> [What to produce]: Take the material below and output exactly the run of lines from the one containing "Q: Label granularity?" down to the one containing "genus: Puma", with both included.

——

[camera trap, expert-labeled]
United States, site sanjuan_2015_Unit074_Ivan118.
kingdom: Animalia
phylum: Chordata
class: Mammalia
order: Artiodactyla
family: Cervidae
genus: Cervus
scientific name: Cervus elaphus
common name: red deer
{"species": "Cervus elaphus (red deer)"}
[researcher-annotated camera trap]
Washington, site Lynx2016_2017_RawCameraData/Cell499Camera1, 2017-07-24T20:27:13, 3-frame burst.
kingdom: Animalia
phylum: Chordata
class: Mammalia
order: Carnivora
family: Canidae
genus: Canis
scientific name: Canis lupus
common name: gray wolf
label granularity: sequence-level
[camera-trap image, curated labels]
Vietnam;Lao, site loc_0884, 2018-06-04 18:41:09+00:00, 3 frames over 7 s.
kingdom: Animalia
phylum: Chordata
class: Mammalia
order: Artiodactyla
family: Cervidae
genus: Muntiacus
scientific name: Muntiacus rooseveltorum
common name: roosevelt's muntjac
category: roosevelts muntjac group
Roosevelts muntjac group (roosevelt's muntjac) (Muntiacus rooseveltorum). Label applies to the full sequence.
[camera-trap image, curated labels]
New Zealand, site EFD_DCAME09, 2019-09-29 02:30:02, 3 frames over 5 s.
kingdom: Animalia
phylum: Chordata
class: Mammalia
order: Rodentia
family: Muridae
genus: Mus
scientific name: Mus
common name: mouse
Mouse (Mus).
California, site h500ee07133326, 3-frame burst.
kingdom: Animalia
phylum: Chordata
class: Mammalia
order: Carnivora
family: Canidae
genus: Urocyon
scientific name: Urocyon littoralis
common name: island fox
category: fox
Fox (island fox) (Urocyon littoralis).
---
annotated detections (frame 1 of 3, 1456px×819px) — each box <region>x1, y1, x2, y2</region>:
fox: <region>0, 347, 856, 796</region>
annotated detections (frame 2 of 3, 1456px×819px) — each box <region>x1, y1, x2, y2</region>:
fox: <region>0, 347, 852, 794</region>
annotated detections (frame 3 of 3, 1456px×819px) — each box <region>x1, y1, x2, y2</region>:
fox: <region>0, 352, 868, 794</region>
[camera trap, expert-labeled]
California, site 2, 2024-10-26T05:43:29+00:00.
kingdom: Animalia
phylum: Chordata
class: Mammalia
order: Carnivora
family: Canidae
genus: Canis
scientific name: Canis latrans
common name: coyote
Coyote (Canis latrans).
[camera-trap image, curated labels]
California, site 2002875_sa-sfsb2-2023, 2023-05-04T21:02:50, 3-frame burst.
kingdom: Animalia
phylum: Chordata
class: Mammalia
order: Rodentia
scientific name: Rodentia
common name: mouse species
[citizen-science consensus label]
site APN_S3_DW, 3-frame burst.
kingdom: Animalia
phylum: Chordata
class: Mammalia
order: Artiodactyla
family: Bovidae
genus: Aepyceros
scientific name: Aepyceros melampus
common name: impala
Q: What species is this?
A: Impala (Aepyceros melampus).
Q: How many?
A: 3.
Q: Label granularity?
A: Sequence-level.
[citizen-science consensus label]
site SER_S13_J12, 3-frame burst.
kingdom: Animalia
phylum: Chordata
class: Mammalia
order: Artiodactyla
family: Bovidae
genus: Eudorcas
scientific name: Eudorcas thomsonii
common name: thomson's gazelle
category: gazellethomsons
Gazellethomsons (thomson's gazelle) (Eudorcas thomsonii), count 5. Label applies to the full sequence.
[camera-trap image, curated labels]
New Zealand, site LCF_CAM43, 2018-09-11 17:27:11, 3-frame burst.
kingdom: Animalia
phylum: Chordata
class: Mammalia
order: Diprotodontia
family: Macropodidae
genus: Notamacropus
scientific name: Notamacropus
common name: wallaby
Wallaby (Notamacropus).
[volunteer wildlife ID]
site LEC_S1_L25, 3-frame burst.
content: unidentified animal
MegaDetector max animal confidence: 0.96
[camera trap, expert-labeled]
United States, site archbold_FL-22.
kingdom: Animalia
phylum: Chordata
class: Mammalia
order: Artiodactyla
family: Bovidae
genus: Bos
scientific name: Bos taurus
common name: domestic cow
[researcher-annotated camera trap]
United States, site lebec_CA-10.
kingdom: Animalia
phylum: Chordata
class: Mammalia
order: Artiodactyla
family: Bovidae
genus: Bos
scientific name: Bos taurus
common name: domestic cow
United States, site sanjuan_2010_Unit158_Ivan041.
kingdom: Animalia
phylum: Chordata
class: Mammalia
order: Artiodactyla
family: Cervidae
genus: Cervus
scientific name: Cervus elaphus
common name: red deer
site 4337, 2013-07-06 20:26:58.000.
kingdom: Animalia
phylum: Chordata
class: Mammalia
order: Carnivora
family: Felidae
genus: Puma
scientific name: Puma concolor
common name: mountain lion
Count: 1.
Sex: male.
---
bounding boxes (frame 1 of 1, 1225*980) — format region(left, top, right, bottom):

——

> [Problem solution]:
Q: Label granularity?
A: Sequence-level.
[citizen-science consensus label]
site SER_S13_J12, 3-frame burst.
kingdom: Animalia
phylum: Chordata
class: Mammalia
order: Artiodactyla
family: Bovidae
genus: Eudorcas
scientific name: Eudorcas thomsonii
common name: thomson's gazelle
category: gazellethomsons
Gazellethomsons (thomson's gazelle) (Eudorcas thomsonii), count 5. Label applies to the full sequence.
[camera-trap image, curated labels]
New Zealand, site LCF_CAM43, 2018-09-11 17:27:11, 3-frame burst.
kingdom: Animalia
phylum: Chordata
class: Mammalia
order: Diprotodontia
family: Macropodidae
genus: Notamacropus
scientific name: Notamacropus
common name: wallaby
Wallaby (Notamacropus).
[volunteer wildlife ID]
site LEC_S1_L25, 3-frame burst.
content: unidentified animal
MegaDetector max animal confidence: 0.96
[camera trap, expert-labeled]
United States, site archbold_FL-22.
kingdom: Animalia
phylum: Chordata
class: Mammalia
order: Artiodactyla
family: Bovidae
genus: Bos
scientific name: Bos taurus
common name: domestic cow
[researcher-annotated camera trap]
United States, site lebec_CA-10.
kingdom: Animalia
phylum: Chordata
class: Mammalia
order: Artiodactyla
family: Bovidae
genus: Bos
scientific name: Bos taurus
common name: domestic cow
United States, site sanjuan_2010_Unit158_Ivan041.
kingdom: Animalia
phylum: Chordata
class: Mammalia
order: Artiodactyla
family: Cervidae
genus: Cervus
scientific name: Cervus elaphus
common name: red deer
site 4337, 2013-07-06 20:26:58.000.
kingdom: Animalia
phylum: Chordata
class: Mammalia
order: Carnivora
family: Felidae
genus: Puma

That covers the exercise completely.